Identify all local extrema of a fitted smoothing spline via R function 'smooth.spline'


I have a 2-dimensional data set.

I use the R's smooth.spline function to smooth my points graph following an example in this article:

https://stat.ethz.ch/R-manual/R-devel/library/stats/html/predict.smooth.spline.html

So that I get the spline graph similar to the green line on this picture

enter image description here

I'd like to know the X values, where the first derivative of the smoothing spline equals zero (to determine exact minimum or maximum).
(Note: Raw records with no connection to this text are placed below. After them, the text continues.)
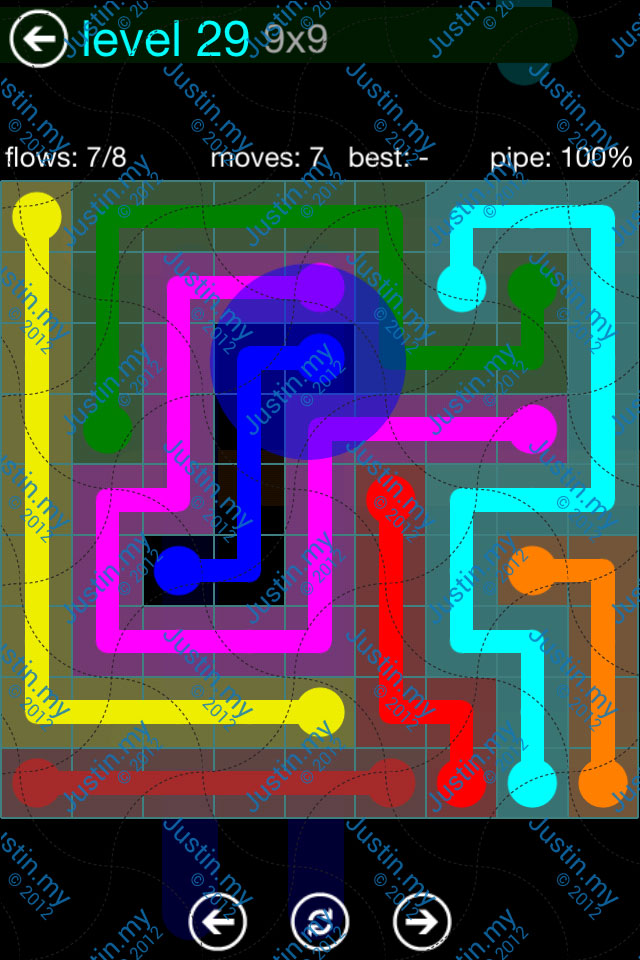 Flow Game Blue Pack 9x9 Level 29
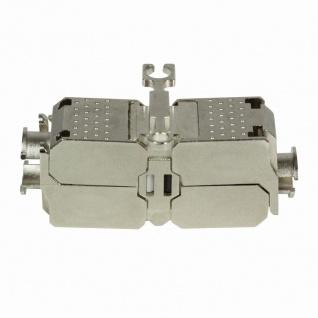 Feldkonfektionierbarer Kabelverbinder STP Cat.6A 10GE, geschirmt, Metall, LogiLink® [MP0041]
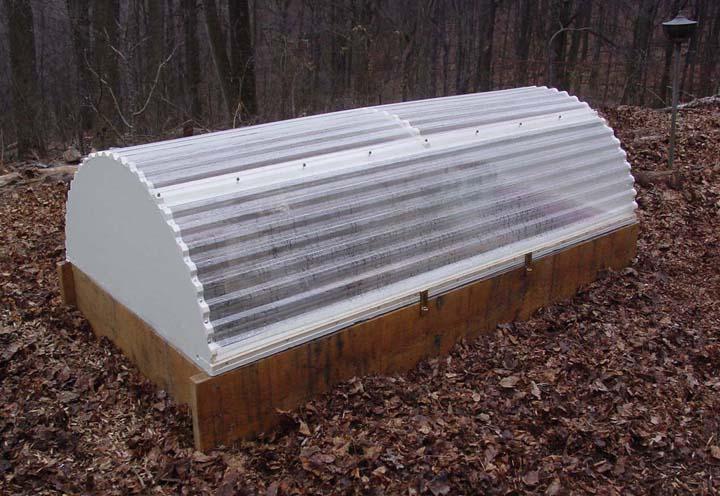 More Interesting Gardening Setups Part Ii Mandy 39 S Greenhouse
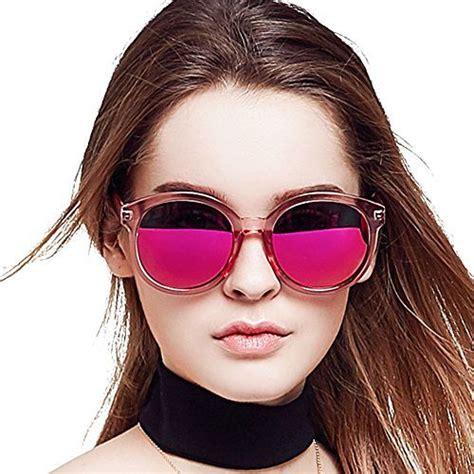 Fashion Sun Glasses bluekiki polarized mirror sunglasses fashion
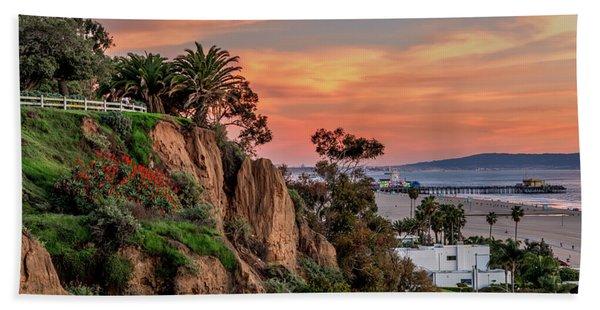A Nice Evening In The Park Beach Sheet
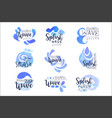 splash wave logo original design set hand drawn vector image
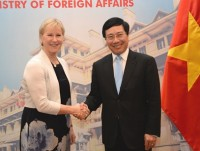 vietnam sweden agree to set up sectoral strategic partnerships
My problem is that my initial dataset (or a dataset that I could auto-generate) to feed into the predict() function does not contain such exact X values that correspond to the smoothing spline extrema.

How can I find such X values?

Here is the picture of the first derivative of the green spline line above

enter image description here

But exact X coordinate of extremums are still not exact.

My approximate R script to generate the pictures looks like the following

sp1 <- smooth.spline(df)

pred.prime <- predict(sp1, deriv=1)
pred.second <- predict(sp1, deriv=2)

d1 <- data.frame(pred.prime)
d2 <- data.frame(pred.second)

dfMinimums <- d1[abs(d1$y) < 1e-4, c('x','y')]

Solution

  • I think that there are two problems here.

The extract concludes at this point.